Mensacarcin is a highly oxygenated polyketide first isolated from soil-dwelling Streptomyces bottropensis bacteria.[1] [2]
The molecule is a secondary metabolite, and can be obtained in large amounts from its producing organism.
Due to its unique properties it is an important model for drug development against melanoma and other cancers.
In NCI-60 anti-cancer compound screening mensacarcin has a high cytostatic effect against almost all cell lines (mean of 50% growth inhibition) and a relatively selective cytotoxic effect against melanoma cells.
Low COMPARE correlation with standard antitumor agents indicate a unique mechanism of action.Further examinations reveal mensacarcin effecting the mitochondria.
With its unique mechanism,effective also in BRAF V600E mutation cell lines,mensacarcin is a promising model for the development of new anticancer drugs.
Existing therapies for melanoma are limited.Mensacarcin's powerful effect against melanoma cells make it especially valuable for this disease.
Mitochondria provide most of the energy used by eukaryotic cells.
In a study at the Oregon State University a synthesized fluorescent probe of mensacarcin was localized to the mitochondria within 20 minutes of treatment.
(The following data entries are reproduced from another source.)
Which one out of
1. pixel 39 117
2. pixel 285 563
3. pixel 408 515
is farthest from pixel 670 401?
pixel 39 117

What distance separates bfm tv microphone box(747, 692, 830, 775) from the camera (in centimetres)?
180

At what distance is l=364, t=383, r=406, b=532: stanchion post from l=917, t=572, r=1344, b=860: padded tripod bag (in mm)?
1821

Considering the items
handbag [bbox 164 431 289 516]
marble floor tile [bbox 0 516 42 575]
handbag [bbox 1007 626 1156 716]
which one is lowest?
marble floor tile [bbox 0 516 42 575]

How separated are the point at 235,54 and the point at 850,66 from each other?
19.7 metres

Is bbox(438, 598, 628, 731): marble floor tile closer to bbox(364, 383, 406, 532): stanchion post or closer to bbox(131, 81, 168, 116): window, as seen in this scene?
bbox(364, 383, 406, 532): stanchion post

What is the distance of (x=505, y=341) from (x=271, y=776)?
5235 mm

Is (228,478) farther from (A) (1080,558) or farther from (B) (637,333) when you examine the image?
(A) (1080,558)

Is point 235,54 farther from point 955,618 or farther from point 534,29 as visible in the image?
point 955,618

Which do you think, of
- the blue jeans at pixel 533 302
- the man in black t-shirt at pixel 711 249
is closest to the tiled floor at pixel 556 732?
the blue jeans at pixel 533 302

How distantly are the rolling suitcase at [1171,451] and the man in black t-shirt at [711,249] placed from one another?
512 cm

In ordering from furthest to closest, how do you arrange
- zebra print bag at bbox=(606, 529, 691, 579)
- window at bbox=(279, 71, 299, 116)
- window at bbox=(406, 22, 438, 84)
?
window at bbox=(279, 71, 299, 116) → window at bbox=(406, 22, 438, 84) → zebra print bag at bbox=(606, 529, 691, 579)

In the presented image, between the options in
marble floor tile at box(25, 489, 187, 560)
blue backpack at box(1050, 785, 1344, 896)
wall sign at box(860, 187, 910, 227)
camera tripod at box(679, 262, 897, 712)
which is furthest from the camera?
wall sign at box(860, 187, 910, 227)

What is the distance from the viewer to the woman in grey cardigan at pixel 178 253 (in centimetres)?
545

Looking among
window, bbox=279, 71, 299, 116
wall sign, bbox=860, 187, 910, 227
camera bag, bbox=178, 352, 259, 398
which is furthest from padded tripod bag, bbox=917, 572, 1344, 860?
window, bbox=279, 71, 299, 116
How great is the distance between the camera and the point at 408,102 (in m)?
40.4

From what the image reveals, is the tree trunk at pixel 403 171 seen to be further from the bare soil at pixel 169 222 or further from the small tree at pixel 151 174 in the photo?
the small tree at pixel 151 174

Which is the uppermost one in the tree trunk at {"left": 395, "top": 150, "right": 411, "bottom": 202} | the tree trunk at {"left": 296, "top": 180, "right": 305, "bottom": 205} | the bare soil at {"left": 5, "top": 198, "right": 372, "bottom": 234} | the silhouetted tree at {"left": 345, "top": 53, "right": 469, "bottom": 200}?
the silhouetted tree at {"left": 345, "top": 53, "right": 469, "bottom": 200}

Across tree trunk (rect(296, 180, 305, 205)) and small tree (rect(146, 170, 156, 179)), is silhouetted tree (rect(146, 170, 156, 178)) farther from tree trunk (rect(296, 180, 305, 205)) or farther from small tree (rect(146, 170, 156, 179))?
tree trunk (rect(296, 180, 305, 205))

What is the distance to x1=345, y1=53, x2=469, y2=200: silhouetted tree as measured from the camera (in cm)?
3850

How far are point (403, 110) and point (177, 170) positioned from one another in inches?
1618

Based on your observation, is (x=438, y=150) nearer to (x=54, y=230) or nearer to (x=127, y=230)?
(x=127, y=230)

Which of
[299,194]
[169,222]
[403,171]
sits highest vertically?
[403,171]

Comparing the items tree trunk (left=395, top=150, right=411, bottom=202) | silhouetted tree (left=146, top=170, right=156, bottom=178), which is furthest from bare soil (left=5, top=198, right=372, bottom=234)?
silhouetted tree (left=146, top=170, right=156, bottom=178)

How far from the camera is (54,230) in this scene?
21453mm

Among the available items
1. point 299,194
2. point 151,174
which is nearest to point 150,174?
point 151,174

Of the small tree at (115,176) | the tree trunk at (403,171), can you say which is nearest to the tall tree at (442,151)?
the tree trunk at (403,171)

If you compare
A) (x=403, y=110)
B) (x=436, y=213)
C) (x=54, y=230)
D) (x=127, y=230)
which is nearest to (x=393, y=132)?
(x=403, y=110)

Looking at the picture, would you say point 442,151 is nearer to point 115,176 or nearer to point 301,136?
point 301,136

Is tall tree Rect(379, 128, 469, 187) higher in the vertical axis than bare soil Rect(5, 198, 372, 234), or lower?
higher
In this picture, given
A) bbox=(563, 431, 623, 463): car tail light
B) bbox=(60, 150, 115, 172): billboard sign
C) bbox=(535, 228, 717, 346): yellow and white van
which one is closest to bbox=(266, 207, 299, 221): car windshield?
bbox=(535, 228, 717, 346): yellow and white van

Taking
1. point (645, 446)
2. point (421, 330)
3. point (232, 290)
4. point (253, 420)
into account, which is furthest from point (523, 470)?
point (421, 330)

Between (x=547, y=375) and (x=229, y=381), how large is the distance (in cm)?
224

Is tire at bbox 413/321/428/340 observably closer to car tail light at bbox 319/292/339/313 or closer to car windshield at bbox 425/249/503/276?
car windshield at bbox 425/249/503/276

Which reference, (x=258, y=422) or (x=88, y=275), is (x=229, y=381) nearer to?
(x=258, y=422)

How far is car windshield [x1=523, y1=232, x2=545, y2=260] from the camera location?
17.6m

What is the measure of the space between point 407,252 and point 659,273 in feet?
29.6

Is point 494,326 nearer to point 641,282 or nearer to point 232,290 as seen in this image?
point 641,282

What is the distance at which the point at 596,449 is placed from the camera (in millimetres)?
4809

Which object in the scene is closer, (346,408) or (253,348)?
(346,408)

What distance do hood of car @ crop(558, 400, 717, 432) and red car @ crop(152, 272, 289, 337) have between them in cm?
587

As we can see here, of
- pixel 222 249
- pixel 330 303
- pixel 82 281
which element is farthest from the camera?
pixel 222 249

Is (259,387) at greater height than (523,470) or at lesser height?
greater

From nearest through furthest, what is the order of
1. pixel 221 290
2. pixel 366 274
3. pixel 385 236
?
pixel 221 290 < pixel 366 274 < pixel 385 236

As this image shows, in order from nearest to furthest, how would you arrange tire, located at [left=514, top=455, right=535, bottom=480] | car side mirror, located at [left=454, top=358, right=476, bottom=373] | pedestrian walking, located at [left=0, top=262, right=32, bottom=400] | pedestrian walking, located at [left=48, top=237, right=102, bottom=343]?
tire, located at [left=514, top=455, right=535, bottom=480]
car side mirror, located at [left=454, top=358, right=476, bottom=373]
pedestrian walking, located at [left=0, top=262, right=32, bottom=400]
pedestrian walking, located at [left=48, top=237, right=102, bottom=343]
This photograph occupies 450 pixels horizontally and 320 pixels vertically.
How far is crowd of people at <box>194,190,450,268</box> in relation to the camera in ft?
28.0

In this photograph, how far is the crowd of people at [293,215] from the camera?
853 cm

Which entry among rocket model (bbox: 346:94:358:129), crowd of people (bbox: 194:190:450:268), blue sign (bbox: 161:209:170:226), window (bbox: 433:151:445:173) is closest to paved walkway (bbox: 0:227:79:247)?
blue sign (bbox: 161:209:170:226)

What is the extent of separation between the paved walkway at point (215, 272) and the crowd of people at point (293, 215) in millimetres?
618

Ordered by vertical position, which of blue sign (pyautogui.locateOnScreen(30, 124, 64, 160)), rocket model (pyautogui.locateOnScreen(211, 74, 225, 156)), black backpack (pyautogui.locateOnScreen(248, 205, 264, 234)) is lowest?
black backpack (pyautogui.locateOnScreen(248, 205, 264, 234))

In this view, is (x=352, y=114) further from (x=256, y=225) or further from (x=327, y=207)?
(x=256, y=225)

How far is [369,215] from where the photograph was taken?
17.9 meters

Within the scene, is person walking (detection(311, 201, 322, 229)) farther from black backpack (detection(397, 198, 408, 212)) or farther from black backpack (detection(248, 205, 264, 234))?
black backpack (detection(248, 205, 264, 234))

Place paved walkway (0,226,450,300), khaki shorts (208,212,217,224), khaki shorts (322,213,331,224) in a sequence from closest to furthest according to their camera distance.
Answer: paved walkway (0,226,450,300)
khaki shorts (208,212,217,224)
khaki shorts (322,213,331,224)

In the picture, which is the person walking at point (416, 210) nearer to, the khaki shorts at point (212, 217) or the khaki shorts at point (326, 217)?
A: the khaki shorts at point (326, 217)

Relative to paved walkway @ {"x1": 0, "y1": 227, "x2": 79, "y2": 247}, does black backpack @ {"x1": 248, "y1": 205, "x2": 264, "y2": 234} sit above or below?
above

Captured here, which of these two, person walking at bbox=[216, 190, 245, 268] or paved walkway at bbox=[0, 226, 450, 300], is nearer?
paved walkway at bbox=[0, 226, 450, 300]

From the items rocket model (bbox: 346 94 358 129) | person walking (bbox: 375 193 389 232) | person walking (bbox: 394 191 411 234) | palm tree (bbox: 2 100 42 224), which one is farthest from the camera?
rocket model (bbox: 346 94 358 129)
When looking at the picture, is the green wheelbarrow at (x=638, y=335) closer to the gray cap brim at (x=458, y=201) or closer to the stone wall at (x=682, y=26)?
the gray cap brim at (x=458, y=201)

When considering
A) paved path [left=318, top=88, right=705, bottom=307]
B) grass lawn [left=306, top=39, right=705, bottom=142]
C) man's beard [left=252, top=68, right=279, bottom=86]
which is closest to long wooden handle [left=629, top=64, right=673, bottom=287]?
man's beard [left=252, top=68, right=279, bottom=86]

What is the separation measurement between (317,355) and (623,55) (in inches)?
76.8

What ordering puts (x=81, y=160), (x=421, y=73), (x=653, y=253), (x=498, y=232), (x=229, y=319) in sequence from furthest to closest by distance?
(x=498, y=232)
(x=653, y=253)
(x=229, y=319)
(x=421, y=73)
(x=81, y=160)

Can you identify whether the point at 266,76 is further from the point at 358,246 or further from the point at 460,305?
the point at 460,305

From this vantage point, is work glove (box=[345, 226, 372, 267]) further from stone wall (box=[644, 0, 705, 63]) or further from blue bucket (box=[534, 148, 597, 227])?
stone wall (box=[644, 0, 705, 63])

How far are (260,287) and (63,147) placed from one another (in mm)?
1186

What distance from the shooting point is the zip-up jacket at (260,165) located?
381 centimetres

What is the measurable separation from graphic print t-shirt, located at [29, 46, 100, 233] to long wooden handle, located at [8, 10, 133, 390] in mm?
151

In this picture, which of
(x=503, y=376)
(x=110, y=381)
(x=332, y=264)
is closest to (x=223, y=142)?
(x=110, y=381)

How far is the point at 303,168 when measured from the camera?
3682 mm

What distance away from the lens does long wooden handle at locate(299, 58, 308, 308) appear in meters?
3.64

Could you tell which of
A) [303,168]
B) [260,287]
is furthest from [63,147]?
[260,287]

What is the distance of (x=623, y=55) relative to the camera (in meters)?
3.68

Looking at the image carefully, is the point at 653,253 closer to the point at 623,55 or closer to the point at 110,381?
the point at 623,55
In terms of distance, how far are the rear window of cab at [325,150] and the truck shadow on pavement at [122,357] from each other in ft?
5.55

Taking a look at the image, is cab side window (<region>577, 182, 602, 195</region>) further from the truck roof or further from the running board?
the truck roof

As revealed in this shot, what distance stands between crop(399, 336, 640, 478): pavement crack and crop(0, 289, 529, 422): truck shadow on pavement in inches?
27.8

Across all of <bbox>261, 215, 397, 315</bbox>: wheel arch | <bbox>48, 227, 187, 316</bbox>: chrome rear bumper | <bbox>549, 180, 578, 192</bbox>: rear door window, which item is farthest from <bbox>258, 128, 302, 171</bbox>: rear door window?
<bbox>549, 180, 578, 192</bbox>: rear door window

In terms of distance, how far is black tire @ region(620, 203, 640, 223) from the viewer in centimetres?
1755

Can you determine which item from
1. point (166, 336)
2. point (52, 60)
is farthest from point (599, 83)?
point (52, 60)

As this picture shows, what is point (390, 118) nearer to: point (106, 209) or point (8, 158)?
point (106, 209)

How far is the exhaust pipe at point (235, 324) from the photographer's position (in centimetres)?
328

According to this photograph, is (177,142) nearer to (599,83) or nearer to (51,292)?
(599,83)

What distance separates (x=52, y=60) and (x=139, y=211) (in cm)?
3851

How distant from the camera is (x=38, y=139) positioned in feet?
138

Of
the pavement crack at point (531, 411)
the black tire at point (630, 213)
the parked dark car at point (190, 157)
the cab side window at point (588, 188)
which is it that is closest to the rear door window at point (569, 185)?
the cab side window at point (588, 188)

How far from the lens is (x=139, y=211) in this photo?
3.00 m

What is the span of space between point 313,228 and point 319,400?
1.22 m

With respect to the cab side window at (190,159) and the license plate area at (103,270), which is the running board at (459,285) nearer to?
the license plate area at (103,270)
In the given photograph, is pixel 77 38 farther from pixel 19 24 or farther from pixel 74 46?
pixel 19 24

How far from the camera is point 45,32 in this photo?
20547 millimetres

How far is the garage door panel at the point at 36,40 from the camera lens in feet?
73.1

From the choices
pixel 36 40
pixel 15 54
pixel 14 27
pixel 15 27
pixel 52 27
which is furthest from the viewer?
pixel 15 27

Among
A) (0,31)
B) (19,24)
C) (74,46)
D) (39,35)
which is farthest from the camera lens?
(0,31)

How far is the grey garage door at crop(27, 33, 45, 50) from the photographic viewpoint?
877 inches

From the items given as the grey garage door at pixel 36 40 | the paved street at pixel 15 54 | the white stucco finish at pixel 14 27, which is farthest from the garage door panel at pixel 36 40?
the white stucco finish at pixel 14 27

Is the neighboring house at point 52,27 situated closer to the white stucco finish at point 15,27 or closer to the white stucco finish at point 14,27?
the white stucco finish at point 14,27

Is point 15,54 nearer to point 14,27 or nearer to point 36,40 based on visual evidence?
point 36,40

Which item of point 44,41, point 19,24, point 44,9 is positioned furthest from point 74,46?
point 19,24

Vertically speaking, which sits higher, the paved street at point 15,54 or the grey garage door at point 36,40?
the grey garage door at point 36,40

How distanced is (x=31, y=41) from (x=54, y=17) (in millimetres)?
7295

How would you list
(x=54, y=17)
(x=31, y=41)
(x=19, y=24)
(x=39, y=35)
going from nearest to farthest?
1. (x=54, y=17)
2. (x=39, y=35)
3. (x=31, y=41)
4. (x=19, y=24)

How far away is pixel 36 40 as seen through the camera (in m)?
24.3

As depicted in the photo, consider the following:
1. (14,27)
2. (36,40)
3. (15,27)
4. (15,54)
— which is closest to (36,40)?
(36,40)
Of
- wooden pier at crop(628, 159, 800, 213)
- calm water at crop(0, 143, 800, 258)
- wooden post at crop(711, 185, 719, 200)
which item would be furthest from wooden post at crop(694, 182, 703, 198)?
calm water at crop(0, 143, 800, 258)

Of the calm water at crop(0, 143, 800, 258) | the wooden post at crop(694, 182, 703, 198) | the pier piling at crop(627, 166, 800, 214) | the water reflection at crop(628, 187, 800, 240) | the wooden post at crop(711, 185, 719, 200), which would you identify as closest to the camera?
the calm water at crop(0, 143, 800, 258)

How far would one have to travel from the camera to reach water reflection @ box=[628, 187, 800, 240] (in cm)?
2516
Live-cell bioenergetic flux analysis showed rapid disturbance of energy production and of mitochondrial function.
The localization together with the metabolic effects provide evidence that mensacarcin targets mitochondria.
Mitochondria are also important in cell death signaling.
Mensacarcin in melanoma cells activates apoptotic pathways related to caspase 3 and caspase 7, and thus induces cell death.
After mensacarcin treatment of two melanoma cell lines, the cells showed characteristic chromatin condensation as well as distinct poly(ADP-ribose)polymerase-1 cleavage;flow cytometry identified a large population of apoptotic cells;single-cell electrophoresis indicated that mensacarcin causes genetic instability, a sign of early apoptosis.
The BRAF V600E mutation is associated with drug resistance.Due to its independent mechanism, mensacarcin has an undiminished effect in melanoma cell lines with this mutation (NCI 60 cell lines SK-Mel-28 and SK-Mel-5).